Set tasks »
1 > In the catalogue entry on Girtin's drawing of Winchester Cathedral, the print is credited to two artists. Explain why two names appear for it.
2 > Write out the catalogue entry on Girtin's drawing of Winchester Cathedral word for word, from "Primary Image: TG0276: Thomas" to "(CC BY-NC-SA 4.0)".

Extracted text »
================
Winchester Cathedral, from the North East

(?) 1795

Primary Image: TG0276: Thomas Girtin (1775–1802), Winchester Cathedral, from the North East, (?) 1795, graphite on wove paper (watermark: 1794 / J WHATMAN), 23.5 × 32.3 cm, 9 ¼ × 12 ¾ in. Yale Center for British Art, Paul Mellon Collection (B1975.3.1167).

Photo courtesy of Yale Center for British Art, Paul Mellon Collection (Public Domain)

Print after: John Greig (c.1779–1861 or later), after Frederick Wilton Litchfield Stockdale (1786–1858), etching, 'Winchester Cathedral, Hants', 1 February 1812, 11.2 × 15.1 cm, 4 ⅜ × 6 in. British Museum, London (1902,0818.401).

Photo courtesy of The Trustees of the British Museum (CC BY-NC-SA 4.0)
================
(Stored records)
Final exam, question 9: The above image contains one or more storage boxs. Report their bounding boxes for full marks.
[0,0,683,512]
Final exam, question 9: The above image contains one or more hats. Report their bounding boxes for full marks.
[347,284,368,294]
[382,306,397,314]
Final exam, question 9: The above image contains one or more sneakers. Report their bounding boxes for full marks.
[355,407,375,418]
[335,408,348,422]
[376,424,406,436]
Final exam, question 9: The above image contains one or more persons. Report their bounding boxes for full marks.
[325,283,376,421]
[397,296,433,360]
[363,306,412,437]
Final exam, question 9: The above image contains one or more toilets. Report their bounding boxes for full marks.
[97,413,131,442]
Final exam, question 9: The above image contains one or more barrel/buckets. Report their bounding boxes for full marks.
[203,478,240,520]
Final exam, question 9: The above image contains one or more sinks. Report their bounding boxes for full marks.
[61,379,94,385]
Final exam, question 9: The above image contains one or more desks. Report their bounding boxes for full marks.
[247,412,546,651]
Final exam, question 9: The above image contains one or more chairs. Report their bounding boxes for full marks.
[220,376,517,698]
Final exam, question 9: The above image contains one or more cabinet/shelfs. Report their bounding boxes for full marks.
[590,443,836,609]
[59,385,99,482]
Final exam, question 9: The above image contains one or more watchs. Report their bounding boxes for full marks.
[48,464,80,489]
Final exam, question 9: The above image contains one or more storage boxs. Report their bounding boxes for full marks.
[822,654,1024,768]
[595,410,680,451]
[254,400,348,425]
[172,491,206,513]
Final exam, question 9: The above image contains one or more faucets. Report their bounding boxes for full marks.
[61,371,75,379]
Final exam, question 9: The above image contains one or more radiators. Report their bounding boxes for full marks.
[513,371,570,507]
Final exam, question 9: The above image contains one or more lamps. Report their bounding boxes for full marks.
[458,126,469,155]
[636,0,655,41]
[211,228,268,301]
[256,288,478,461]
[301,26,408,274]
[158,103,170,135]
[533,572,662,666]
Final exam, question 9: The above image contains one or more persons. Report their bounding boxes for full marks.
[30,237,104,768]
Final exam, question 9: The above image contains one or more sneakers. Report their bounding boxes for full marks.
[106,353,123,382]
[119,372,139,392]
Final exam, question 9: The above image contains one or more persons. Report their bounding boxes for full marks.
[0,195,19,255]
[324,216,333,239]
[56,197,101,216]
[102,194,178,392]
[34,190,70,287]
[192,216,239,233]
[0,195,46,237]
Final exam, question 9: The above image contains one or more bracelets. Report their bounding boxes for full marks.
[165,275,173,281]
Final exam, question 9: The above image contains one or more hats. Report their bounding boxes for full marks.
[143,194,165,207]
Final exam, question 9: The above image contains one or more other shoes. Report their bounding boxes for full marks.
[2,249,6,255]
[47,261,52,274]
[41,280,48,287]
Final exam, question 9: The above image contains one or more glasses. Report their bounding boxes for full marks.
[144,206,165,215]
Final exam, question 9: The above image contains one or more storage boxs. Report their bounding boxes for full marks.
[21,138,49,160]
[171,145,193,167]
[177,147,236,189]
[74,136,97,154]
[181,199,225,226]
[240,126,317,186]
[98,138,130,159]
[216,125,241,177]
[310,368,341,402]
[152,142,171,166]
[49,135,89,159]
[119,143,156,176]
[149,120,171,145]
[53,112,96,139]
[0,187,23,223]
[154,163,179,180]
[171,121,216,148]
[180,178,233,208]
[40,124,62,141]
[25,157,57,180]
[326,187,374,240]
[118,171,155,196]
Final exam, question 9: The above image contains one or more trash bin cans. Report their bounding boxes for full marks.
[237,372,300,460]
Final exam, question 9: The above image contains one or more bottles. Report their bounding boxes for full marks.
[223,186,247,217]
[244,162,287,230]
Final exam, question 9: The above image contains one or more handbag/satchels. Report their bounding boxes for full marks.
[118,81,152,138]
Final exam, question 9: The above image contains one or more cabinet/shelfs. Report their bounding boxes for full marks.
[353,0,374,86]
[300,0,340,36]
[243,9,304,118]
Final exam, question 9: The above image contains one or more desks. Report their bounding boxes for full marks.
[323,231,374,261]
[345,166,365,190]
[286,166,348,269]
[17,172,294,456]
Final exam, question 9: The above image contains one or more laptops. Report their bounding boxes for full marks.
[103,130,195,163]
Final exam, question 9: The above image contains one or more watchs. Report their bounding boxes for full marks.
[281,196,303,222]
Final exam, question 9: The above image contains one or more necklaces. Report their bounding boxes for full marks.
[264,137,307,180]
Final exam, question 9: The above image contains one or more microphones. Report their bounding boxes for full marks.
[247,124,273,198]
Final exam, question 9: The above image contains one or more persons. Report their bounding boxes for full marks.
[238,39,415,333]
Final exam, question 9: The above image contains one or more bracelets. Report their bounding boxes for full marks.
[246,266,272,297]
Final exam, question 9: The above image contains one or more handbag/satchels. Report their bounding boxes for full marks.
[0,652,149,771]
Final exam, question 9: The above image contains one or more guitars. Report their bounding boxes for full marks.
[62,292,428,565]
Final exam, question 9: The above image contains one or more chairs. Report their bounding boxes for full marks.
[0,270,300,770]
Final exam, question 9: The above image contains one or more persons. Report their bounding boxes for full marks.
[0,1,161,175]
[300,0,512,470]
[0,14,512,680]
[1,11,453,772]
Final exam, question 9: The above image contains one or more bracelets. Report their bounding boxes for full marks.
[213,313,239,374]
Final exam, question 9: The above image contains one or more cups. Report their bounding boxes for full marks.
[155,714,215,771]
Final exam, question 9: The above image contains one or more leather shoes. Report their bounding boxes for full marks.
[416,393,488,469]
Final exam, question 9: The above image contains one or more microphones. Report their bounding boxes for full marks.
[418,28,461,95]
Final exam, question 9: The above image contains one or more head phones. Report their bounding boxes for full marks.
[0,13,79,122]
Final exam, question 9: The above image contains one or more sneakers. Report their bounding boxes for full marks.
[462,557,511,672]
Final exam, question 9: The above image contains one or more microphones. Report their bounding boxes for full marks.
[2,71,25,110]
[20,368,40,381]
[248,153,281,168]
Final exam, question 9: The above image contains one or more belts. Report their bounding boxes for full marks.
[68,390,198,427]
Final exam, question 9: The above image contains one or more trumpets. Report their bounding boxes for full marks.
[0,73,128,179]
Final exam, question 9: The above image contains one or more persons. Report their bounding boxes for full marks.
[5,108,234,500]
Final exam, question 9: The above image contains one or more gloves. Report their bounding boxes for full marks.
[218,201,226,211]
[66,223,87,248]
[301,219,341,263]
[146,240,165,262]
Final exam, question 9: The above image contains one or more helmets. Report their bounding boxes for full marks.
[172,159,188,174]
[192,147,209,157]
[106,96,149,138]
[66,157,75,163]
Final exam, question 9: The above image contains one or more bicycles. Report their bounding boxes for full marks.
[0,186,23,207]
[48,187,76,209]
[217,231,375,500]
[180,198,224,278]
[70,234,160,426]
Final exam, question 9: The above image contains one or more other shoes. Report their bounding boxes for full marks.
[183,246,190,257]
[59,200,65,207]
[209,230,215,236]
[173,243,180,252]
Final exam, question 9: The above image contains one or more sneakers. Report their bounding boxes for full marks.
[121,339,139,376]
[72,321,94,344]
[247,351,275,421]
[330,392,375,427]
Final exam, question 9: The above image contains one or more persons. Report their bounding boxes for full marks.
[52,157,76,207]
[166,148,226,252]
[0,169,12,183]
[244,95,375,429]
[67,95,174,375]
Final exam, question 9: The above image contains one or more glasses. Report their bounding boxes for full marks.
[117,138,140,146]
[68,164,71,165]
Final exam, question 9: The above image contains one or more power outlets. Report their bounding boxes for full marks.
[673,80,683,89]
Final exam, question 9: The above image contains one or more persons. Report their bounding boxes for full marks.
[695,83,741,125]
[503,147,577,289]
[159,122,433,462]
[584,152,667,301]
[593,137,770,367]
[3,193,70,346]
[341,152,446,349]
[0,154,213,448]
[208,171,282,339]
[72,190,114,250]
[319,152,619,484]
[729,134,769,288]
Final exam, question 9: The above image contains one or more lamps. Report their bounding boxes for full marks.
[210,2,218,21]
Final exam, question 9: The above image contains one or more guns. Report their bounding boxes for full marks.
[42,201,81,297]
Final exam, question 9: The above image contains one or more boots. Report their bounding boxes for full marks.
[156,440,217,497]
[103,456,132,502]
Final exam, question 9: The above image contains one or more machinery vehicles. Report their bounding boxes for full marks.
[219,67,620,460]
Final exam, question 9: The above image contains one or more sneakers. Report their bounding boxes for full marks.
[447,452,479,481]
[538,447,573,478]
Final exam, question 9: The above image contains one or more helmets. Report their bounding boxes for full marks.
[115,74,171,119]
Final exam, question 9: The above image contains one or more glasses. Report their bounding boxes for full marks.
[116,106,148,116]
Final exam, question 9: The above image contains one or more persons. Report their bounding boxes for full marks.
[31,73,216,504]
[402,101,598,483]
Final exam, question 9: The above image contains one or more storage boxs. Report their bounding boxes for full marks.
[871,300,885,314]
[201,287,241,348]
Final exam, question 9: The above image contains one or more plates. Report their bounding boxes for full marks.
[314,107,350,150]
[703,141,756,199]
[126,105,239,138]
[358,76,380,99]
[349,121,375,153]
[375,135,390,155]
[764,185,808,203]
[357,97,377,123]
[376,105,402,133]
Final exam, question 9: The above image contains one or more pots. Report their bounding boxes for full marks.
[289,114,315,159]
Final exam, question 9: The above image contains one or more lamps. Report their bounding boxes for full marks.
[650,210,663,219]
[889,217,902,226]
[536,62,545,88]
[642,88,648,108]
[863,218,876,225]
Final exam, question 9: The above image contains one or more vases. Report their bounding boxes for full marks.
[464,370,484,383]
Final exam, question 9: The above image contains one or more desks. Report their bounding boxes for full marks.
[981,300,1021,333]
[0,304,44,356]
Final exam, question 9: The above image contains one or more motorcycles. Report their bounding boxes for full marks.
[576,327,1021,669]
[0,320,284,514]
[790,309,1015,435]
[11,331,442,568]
================
Answers per task »
1 > John Greig made the etching, but he made it after a work by Frederick Wilton Litchfield Stockdale. So Greig is named as the etcher and Stockdale as the artist whose work the print follows.

2 >
Primary Image: TG0276: Thomas Girtin (1775–1802), Winchester Cathedral, from the North East, (?) 1795, graphite on wove paper (watermark: 1794 / J WHATMAN), 23.5 × 32.3 cm, 9 ¼ × 12 ¾ in. Yale Center for British Art, Paul Mellon Collection (B1975.3.1167).

Photo courtesy of Yale Center for British Art, Paul Mellon Collection (Public Domain)

Print after: John Greig (c.1779–1861 or later), after Frederick Wilton Litchfield Stockdale (1786–1858), etching, 'Winchester Cathedral, Hants', 1 February 1812, 11.2 × 15.1 cm, 4 ⅜ × 6 in. British Museum, London (1902,0818.401).

Photo courtesy of The Trustees of the British Museum (CC BY-NC-SA 4.0)